STEVE as a whole is something that scientists are still working to label. Scientists tend to classify optical features in the sky into two categories: airglow and aurora. When airglow occurs at night, atoms in the atmosphere recombine and release some of their stored energy in the form of light, creating bright swaths of color. By studying the patterns in airglow, scientists can learn more about that area of the atmosphere, the ionosphere. To be classified as an aurora, on the other hand, that release of light must be caused by electron bombardment. These features are formed differently but also look different—airglow can occur across Earth, while auroras form in a broad ring around Earth's magnetic poles.
"STEVE in general appears to not conform well to either one of those categories," Semeter said. "The emissions are coming from mechanisms that we don't fully understand just yet."
STEVE's purple emissions are likely a result of ions moving at a supersonic speed. The green emissions seem to be related to eddies, like the ones you might see forming in a river, moving more slowly than the other water around it. The green features are also moving more slowly than the structures in the purple emissions, and scientists speculate they could be caused by turbulence in the space particles—a brew of charged particles and magnetic field, called plasma—at these altitudes.
"We know this kind of turbulence occurs. There are people who base their entire careers on studying turbulence in the ionospheric plasma formed by very rapid flows." Semeter said. "The evidence generally comes from radar measurements. We don't ever have an optical signature." Semeter suggests that when it comes to the appearance of STEVE, the flows in these instances are so extreme, that we can actually see them in the atmosphere.
"This paper is the tip of the iceberg in this new area of these tiny little pieces of the picket fence. Something we do in physics is try to chip away to increase our understanding," MacDonald said. "This paper establishes the altitude range and some of the techniques we can use to identify these features, then they can be better resolved in other observations."
To establish the altitude range and identify these features, the scientists extensively used photos and videos captured by citizen scientists.

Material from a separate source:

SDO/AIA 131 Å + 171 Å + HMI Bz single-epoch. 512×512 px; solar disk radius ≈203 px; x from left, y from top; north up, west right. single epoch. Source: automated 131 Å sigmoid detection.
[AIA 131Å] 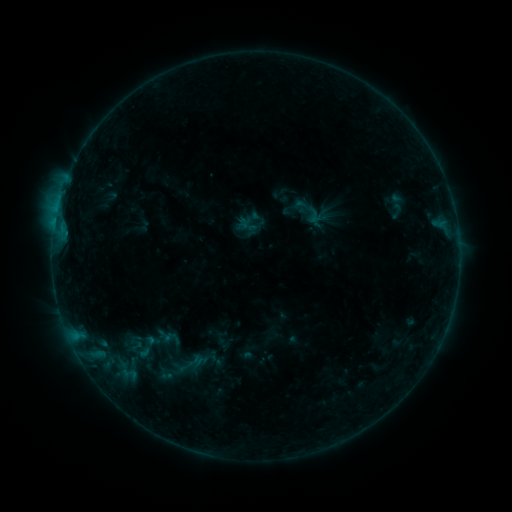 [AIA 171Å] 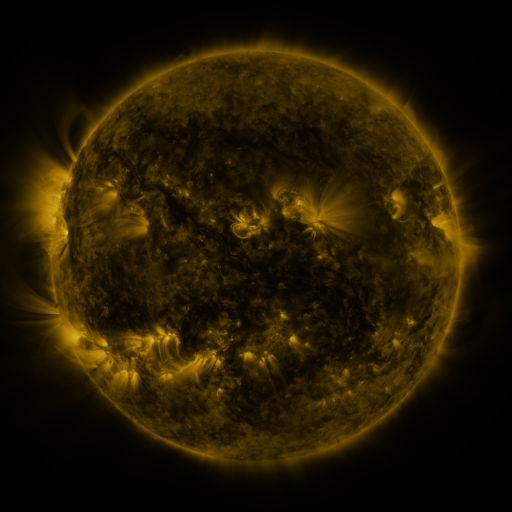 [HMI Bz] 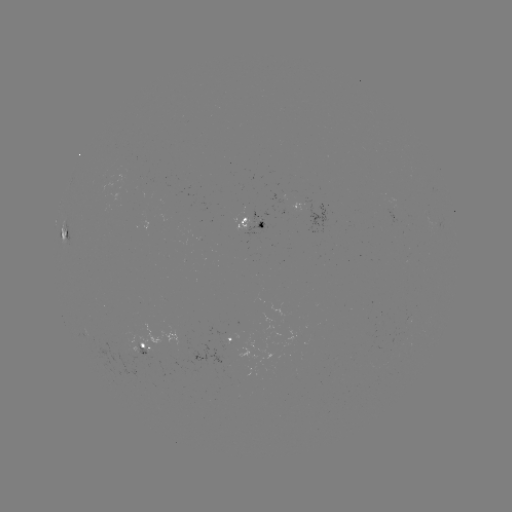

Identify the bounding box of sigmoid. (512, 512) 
[290, 196, 313, 215].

"Citizen scientists are the ones who brought the STEVE phenomenon to the scientists' attention. Their photos are typically longer time lapse than our traditional scientific observations," MacDonald said. "Citizen scientists don't get into the patterns that scientists get into. They do things differently. They are free to move the camera around and take whatever exposure they want." However, to make this new discovery of the points within STEVE, photographers actually took shorter exposure photographs to capture this movement.
To get those photographs, citizen scientists spend hours in the freezing cold, late at night, waiting for an aurora—or hopefully STEVE—to appear. While data can indicate if an aurora will show up, indicators for STEVE haven't been identified yet. However, the aurora chasers show up and take pictures anyway.
Neil Zeller, a photographer and co-author on the paper, says he didn't originally plan to be a citizen scientist. "It was just for the beauty of it," Zeller explained. Zeller has been involved with the discovery of STEVE from the start. He showed a picture he took of STEVE to MacDonald years ago, sparking the first research into the phenomena. Now he's a co-author on this paper.
"It's an honor, it really is," Zeller said about contributing to this research. "I tend to take a step back from the scientists doing the work. I'm out there for the beauty of it and to capture these phenomena in the sky."
This paper also made use of another valuable citizen scientist contribution—a volunteer database of STEVE observations. Michael Hunnekuhl, another author on the paper, maintains this database and has contributed to STEVE findings in the past. Hunnekuhl noticed the streaks in the photographs independently of the scientists on the paper, and his detailed record and triangulation techniques were pivotal in this research.
Zeller and other citizen scientists plan to keep taking and examining those pictures, capturing the beauty of Earth's atmosphere, and MacDonald, Semeter, and other scientists will keep studying them, uncovering more about this new phenomenon.